# Solarte Woohoo



## thetattooedone (Mar 26, 2007)

I've had these guys for a couple of months now and found my first clutch today. They've raised clutches for the previous owner, so I'm hopeful! 

Here's the clutch.



















Here's a picture of dad, it's a bit blurry because I had to take it through the viv. 










And here's the viv. It's a bit more grown in now, and I've since added another brom.


----------



## edwing206 (Apr 9, 2008)

That's awesome! Great looking tank and frog BTW. Can you get any more shots of the parents?


----------



## Devanny (Jul 11, 2008)

Congrats!, i cant wait till mine lay eggs too, are yours cb?..i like your vivarium too, really nice layout


----------



## Devanny (Jul 11, 2008)

Hey Brent what kind of fern is tha under the brom in the lower right?, maybe i asked you this already but I probably forgot lol.


----------



## thetattooedone (Mar 26, 2007)

If I've told you before, I've forgotten as well! I can't remember the name of it, but I think I can find out for you. I'm pretty bad with plants still.


----------



## thetattooedone (Mar 26, 2007)

So my pair gave me an early Christmas present today. I had two more froglets come out of the water! That makes 4 that I know of. I'm starting to think they may have even more stashed away. I hadn't even seen these guys as tads, so you can imagine my surprise when I looked in the tank this morning and saw two little froglets sitting just above the water line in their respective brom funnels!


----------



## ChrisK (Oct 28, 2008)

awesome, what size tank is that and are you gonna keep the froglets in there or pull them?


----------



## AJ50504 (Dec 3, 2008)

Wow Congrats ! thats a good Xmas gift .


----------



## Julio (Oct 8, 2007)

congrats nice xmas gift, nice looking vivarium too!


----------



## thetattooedone (Mar 26, 2007)

◇ ◇ ◇ ◇

* **Given problem 1**:
Rewrite the forum thread between "If I've told" and "respective brom funnels!", inclusive, substituting "juveniles" for every occurrence of "froglets".

* **Dataset rows**:

◇ ◇ ◇ ◇

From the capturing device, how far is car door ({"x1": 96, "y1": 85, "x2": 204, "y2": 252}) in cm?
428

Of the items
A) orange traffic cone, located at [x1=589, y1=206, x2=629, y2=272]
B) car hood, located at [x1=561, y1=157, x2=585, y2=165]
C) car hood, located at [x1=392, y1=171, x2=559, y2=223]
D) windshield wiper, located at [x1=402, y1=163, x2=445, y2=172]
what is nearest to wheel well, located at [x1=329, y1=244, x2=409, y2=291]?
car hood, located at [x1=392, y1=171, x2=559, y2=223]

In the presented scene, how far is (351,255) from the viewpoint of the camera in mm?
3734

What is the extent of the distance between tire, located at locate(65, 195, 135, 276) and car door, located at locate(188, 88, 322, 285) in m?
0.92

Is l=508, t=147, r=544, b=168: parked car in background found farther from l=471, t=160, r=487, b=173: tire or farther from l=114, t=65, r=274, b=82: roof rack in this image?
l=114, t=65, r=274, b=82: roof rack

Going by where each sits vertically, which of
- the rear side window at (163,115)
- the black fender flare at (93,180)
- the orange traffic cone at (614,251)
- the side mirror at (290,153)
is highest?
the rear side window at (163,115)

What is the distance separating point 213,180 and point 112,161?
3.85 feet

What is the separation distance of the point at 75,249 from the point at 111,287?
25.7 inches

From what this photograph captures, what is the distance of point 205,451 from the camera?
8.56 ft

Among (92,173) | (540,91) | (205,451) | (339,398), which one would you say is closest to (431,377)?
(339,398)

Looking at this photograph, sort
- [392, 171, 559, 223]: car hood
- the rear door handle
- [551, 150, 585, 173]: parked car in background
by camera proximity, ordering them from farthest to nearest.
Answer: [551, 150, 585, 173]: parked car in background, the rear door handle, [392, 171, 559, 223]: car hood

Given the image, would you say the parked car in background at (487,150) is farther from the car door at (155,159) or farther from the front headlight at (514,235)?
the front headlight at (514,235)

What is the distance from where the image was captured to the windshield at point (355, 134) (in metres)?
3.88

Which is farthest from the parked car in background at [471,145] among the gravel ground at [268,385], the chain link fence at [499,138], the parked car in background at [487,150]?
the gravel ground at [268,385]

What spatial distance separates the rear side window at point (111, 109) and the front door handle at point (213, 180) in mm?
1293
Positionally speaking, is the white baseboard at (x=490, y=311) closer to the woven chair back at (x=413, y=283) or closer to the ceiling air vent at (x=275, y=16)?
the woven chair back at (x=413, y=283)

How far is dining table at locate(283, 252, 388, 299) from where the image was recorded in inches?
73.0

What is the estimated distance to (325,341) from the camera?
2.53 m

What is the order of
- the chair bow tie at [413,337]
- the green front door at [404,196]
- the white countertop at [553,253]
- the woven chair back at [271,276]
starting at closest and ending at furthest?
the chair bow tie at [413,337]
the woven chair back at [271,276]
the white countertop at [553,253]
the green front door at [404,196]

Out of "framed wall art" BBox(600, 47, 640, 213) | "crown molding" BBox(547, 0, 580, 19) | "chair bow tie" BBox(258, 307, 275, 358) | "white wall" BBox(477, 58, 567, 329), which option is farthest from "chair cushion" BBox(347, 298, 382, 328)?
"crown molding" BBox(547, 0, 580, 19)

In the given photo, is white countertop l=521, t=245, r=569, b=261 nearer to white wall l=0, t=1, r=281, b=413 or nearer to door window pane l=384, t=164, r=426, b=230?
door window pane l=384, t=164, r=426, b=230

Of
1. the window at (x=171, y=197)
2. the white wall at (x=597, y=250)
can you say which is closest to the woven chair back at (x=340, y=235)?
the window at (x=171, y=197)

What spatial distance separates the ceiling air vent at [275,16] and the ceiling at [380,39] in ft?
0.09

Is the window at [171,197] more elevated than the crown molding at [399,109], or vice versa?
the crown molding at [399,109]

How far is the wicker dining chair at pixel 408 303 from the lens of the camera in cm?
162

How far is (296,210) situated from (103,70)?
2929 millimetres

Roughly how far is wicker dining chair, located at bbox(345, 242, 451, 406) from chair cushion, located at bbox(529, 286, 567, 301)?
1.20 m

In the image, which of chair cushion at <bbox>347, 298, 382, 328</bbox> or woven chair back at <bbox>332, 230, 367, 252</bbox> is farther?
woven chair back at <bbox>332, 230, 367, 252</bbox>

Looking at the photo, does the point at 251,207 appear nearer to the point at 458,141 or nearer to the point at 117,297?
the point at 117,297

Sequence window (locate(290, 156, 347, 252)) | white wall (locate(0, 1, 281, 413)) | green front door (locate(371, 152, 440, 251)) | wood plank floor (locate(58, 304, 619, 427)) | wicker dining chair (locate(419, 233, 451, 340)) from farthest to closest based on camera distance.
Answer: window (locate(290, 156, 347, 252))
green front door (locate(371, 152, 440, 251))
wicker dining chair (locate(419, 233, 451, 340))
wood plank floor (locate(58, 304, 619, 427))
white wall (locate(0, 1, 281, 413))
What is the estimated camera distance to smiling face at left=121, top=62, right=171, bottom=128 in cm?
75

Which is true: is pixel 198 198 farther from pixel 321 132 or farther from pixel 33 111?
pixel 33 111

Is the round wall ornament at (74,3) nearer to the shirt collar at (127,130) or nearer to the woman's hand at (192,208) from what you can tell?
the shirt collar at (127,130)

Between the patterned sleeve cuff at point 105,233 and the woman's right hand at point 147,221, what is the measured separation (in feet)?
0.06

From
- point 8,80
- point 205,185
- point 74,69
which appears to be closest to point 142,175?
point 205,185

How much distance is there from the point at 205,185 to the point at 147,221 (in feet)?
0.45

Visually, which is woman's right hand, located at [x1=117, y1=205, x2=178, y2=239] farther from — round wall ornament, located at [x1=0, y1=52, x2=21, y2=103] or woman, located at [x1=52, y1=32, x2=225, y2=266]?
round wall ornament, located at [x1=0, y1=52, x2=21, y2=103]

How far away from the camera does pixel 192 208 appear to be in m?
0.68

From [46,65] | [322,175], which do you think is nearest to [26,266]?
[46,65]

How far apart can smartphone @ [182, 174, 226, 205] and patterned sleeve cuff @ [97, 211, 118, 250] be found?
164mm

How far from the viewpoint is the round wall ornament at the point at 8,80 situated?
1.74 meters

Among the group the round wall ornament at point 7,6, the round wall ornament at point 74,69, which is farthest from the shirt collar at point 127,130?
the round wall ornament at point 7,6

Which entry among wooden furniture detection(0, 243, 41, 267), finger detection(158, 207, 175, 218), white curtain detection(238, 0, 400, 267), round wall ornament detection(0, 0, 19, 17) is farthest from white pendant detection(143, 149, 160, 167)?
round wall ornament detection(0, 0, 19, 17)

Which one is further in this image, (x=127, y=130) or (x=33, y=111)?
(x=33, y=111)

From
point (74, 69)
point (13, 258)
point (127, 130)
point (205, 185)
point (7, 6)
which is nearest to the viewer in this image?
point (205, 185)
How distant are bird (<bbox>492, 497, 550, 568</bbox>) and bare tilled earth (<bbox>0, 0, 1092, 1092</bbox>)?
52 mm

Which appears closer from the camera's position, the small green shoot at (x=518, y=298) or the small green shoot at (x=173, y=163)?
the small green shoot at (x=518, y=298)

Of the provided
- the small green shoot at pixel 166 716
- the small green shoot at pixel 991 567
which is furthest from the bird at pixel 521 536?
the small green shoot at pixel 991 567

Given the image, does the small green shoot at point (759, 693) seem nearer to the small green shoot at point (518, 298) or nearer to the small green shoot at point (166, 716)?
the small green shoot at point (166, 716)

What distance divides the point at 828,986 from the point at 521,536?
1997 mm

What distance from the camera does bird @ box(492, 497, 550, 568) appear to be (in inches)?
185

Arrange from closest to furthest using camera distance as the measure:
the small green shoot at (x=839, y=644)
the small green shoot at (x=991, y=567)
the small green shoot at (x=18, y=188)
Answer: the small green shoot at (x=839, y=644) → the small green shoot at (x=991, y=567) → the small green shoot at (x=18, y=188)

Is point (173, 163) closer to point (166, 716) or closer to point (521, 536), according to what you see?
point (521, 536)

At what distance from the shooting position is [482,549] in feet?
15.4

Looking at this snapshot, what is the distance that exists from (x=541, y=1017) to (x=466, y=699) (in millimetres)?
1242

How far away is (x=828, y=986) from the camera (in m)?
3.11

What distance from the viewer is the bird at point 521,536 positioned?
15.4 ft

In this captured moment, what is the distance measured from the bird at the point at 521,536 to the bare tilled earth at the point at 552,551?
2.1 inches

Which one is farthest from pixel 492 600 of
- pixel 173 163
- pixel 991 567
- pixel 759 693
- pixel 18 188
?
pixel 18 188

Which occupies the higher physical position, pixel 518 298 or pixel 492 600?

◇ ◇ ◇ ◇

* **Given problem 2**:
Count the lines in the dataset rows that contain the string "patterned", and reply with the number alone.

* **Task response 1**:
If I've told you before, I've forgotten as well! I can't remember the name of it, but I think I can find out for you. I'm pretty bad with plants still.


----------



## thetattooedone (Mar 26, 2007)

So my pair gave me an early Christmas present today. I had two more juveniles come out of the water! That makes 4 that I know of. I'm starting to think they may have even more stashed away. I hadn't even seen these guys as tads, so you can imagine my surprise when I looked in the tank this morning and saw two little juveniles sitting just above the water line in their respective brom funnels!

* **Task response 2**:
2